TEXTAUSZUG —
Ja, das war tatsächlich Zufall, dass ich zum Trampolinturnen gekommen bin. Mit sechs Jahren sollten meine Geschwister und ich uns eine Sportart aussuchen. Dann sind wir zur FT, der Freiburger Turnerschaft, gegangen und da stand ein Trampolin in der Halle – das fand ich super. Ja, und da bin ich dabeigeblieben. Bis heute spielt das Trampolin eine Rolle in meinem Leben. Ich arbeite mit dem Trampolin in verschiedenen Trainingsgruppen und habe auch aus der damaligen Zeit viele internationale Freundschaften geschlossen. So bleibt das Trampolin auch jetzt, mit über 60 Jahren, ein wichtiger Teil meines Lebens.
BZ: Welche Werte und Erfahrungen können Sie vom Sport auf Ihr Leben übertragen?
Es macht Spaß, sich anzustrengen, Dinge auszuprobieren, und das, was man mit Freude macht, gelingt einem meist auch ziemlich gut. Beim Trampolin ist es zum Beispiel so, dass man abspringt, in der Luft dann wirklich spektakuläre Salto- und Schrauben-Drehungen macht – und dann kommt das Wichtigste: wieder stabil auf dem Trampolin zu landen. Dafür braucht man viel Vertrauen in die eigene Bewegung und das eigene Können. Dieses Gefühl ist durch meine Erfahrungen heute noch da – dass ich etwas ausprobieren kann, dass ich etwas machen kann, und irgendwie gelingt es mir. Und wenn es mal nicht so gut gelingt, dann findet man trotzdem einen Weg, wieder auf die Beine zu kommen. Das kann ich auf mein ganzes Leben übertragen.
BZ: Was hat Sie dazu bewogen, nach der aktiven Karriere als Betreuerin von Leistungssportlern im Freiburger Sportinternat zu arbeiten?

BEREITGESTELLTE DATEN —
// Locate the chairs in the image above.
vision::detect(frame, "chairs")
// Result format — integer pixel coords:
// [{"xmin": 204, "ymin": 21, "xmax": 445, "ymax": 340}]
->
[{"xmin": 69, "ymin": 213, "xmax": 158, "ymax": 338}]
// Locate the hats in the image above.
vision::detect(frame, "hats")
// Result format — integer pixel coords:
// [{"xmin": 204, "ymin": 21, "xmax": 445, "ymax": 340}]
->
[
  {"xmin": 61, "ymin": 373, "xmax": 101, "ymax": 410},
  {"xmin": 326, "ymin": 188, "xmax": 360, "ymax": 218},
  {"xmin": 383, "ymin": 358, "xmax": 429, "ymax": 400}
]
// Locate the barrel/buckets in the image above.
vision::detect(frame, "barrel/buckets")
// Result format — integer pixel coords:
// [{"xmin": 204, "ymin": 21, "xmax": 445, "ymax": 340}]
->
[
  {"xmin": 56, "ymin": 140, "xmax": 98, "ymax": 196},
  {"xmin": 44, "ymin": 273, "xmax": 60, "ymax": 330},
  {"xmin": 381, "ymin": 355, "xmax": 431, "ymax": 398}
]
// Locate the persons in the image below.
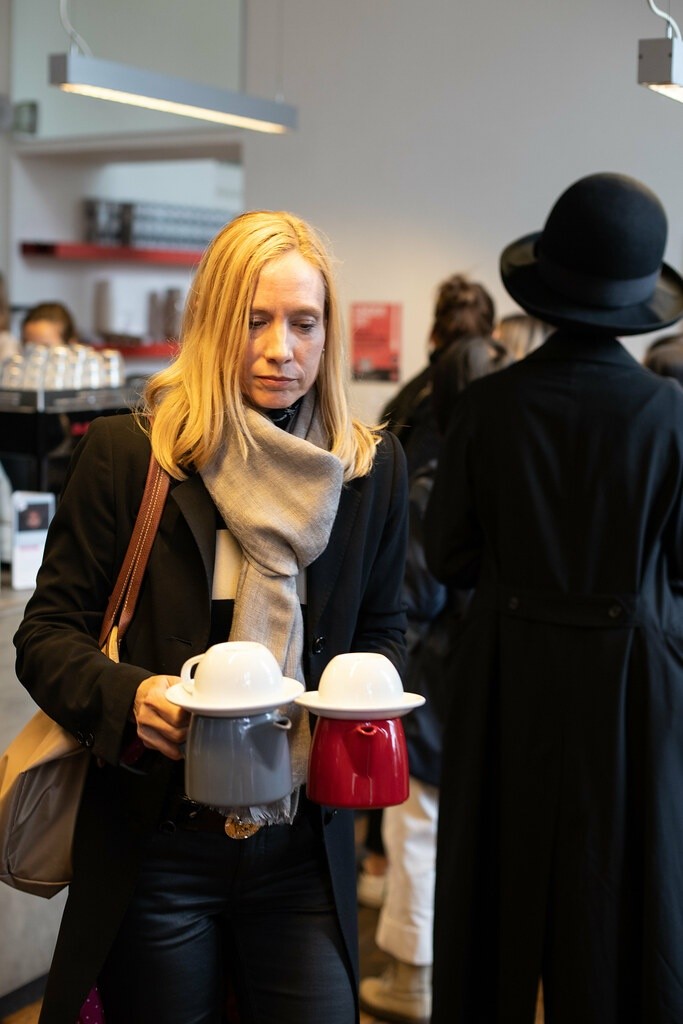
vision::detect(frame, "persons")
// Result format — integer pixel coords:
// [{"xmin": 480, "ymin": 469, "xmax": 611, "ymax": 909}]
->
[
  {"xmin": 360, "ymin": 275, "xmax": 683, "ymax": 1024},
  {"xmin": 422, "ymin": 173, "xmax": 683, "ymax": 1024},
  {"xmin": 0, "ymin": 302, "xmax": 130, "ymax": 508},
  {"xmin": 13, "ymin": 211, "xmax": 411, "ymax": 1024}
]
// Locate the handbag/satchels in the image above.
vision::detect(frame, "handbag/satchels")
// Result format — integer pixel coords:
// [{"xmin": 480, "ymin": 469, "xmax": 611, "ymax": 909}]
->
[{"xmin": 1, "ymin": 625, "xmax": 118, "ymax": 900}]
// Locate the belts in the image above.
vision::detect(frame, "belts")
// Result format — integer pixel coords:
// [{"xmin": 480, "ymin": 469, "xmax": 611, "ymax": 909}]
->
[{"xmin": 164, "ymin": 798, "xmax": 306, "ymax": 840}]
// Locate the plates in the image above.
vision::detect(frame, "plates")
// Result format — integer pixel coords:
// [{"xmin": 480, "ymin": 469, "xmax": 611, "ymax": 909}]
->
[
  {"xmin": 296, "ymin": 690, "xmax": 426, "ymax": 720},
  {"xmin": 165, "ymin": 677, "xmax": 304, "ymax": 717}
]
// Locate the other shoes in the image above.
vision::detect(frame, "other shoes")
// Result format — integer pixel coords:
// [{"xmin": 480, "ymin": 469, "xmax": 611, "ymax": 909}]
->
[
  {"xmin": 357, "ymin": 859, "xmax": 386, "ymax": 909},
  {"xmin": 359, "ymin": 957, "xmax": 432, "ymax": 1024}
]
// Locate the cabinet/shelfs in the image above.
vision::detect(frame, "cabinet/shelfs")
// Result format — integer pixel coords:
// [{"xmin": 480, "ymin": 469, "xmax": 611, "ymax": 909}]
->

AUFGABEN —
[a] Gib aus dem Interview über das Trampolinturnen den Abschnitt wortgetreu wieder, der mit den Worten um „Ja, das war" beginnt und mit „Ihr Leben übertragen?" endet.
[b] Erkläre in ein bis drei Sätzen, wie die Befragte laut dem Interview über das Trampolinturnen zu diesem Sport gekommen ist.
[c] Schreib das Interview über das Trampolinturnen weiter, und zwar im Anschluss an seinen letzten Satz.

ANTWORTEN DER REIHE NACH —
[a]
Ja, das war tatsächlich Zufall, dass ich zum Trampolinturnen gekommen bin. Mit sechs Jahren sollten meine Geschwister und ich uns eine Sportart aussuchen. Dann sind wir zur FT, der Freiburger Turnerschaft, gegangen und da stand ein Trampolin in der Halle – das fand ich super. Ja, und da bin ich dabeigeblieben. Bis heute spielt das Trampolin eine Rolle in meinem Leben. Ich arbeite mit dem Trampolin in verschiedenen Trainingsgruppen und habe auch aus der damaligen Zeit viele internationale Freundschaften geschlossen. So bleibt das Trampolin auch jetzt, mit über 60 Jahren, ein wichtiger Teil meines Lebens.
BZ: Welche Werte und Erfahrungen können Sie vom Sport auf Ihr Leben übertragen?

[b] Mit sechs Jahren sollten sie und ihre Geschwister sich eine Sportart aussuchen. Bei der Freiburger Turnerschaft stand ein Trampolin in der Halle, das sie super fand. Deshalb ist sie dabeigeblieben.

[c]
Es ist sehr spannend, Jugendliche zu begleiten, die ähnliche Lebenssituationen haben wie ich damals – nämlich Schule, Sport, Freunde, Familie und Freizeit unter einen Hut zu bringen. Das ist eine anspruchsvolle Aufgabe. Es macht mir richtig Freude, im Sportinternat mitzuerleben, mit welcher Leidenschaft und welchem Engagement die jungen Sportler ihren Sport ausüben. Da fühle ich mich doch auch ein bisschen in meine eigene Zeit zurückversetzt – nur dass ich dieses Mal nur zuschauen und zuhören kann. Und dass ich mich jetzt nicht mehr so anstrengen muss – das machen jetzt die jungen Sportler.
BZ: Welche Erfahrungen helfen Ihnen heute bei der Arbeit mit den jungen Athleten, und was wollen Sie den Jugendlichen in ihrer Zeit im Internat mitgeben?
Ich versuche, den Jugendlichen mitzugeben, dass der Sport natürlich ein ganz wichtiger Teil ihres Lebens ist – dass sie aber auch Jugendliche sind und dass es sich lohnt, Erlebnisse und Erfahrungen außerhalb des Sports zu sammeln. Dass es sich auch lohnt, gelassen und motiviert zu bleiben, wenn es mal nicht so läuft.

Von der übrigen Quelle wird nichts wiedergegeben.